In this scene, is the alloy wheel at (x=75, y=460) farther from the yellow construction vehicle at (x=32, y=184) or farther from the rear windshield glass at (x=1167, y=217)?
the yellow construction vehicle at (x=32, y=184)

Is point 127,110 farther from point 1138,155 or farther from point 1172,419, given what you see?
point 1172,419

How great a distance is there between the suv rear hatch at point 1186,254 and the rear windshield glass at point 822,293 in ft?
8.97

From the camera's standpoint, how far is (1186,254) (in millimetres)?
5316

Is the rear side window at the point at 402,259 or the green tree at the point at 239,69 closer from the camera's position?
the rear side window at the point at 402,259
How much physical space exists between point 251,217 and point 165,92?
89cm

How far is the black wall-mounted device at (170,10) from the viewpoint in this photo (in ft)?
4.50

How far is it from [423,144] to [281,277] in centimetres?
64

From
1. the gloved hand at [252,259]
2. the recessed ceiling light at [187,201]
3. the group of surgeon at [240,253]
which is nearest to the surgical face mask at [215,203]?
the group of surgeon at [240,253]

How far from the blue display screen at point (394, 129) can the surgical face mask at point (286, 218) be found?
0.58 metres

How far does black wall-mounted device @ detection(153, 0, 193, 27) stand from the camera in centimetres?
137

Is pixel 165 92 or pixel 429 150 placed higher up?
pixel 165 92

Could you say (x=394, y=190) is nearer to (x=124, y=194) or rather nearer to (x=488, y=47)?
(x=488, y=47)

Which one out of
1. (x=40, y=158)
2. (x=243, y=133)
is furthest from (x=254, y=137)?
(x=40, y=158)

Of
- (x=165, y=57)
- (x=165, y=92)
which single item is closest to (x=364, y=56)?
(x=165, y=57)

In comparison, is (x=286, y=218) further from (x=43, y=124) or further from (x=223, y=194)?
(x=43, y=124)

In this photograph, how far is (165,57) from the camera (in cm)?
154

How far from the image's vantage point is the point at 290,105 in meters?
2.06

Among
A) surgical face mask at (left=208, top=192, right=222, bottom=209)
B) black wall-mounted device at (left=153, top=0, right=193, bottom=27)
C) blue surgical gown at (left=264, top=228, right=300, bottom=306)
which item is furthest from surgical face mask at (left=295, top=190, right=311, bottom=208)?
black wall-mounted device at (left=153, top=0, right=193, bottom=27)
= = = = = = =
Task brief
For this exercise, please retype exactly the lines in the listing from the line with "Is the rear" through its last line, both ends included.

Reply to the task
Is the rear side window at the point at 402,259 or the green tree at the point at 239,69 closer from the camera's position?
the rear side window at the point at 402,259
How much physical space exists between point 251,217 and point 165,92?
89cm

How far is the black wall-mounted device at (170,10) from the viewpoint in this photo (in ft)?
4.50

How far is it from [423,144] to [281,277] in centimetres?
64

From
1. the gloved hand at [252,259]
2. the recessed ceiling light at [187,201]
3. the group of surgeon at [240,253]
which is nearest to the surgical face mask at [215,203]?
the group of surgeon at [240,253]

How far from the blue display screen at point (394, 129) can the surgical face mask at point (286, 218) be found?
0.58 metres

How far does black wall-mounted device @ detection(153, 0, 193, 27) stand from the camera in centimetres?
137

Is pixel 165 92 or pixel 429 150 placed higher up?
pixel 165 92

Could you say (x=394, y=190) is nearer to (x=124, y=194) or rather nearer to (x=488, y=47)?
(x=488, y=47)

Which one out of
1. (x=40, y=158)
2. (x=243, y=133)
is furthest from (x=254, y=137)?
(x=40, y=158)

Of
- (x=165, y=57)
- (x=165, y=92)
which single item is closest to (x=364, y=56)?
(x=165, y=57)

In comparison, is (x=286, y=218) further from (x=43, y=124) or further from (x=223, y=194)?
(x=43, y=124)

In this photograph, how far is (165,57) from the camera (in cm)?
154

How far from the image's vantage point is the point at 290,105 in meters?
2.06

Among
A) surgical face mask at (left=208, top=192, right=222, bottom=209)
B) black wall-mounted device at (left=153, top=0, right=193, bottom=27)
C) blue surgical gown at (left=264, top=228, right=300, bottom=306)
which item is furthest from surgical face mask at (left=295, top=190, right=311, bottom=208)?
black wall-mounted device at (left=153, top=0, right=193, bottom=27)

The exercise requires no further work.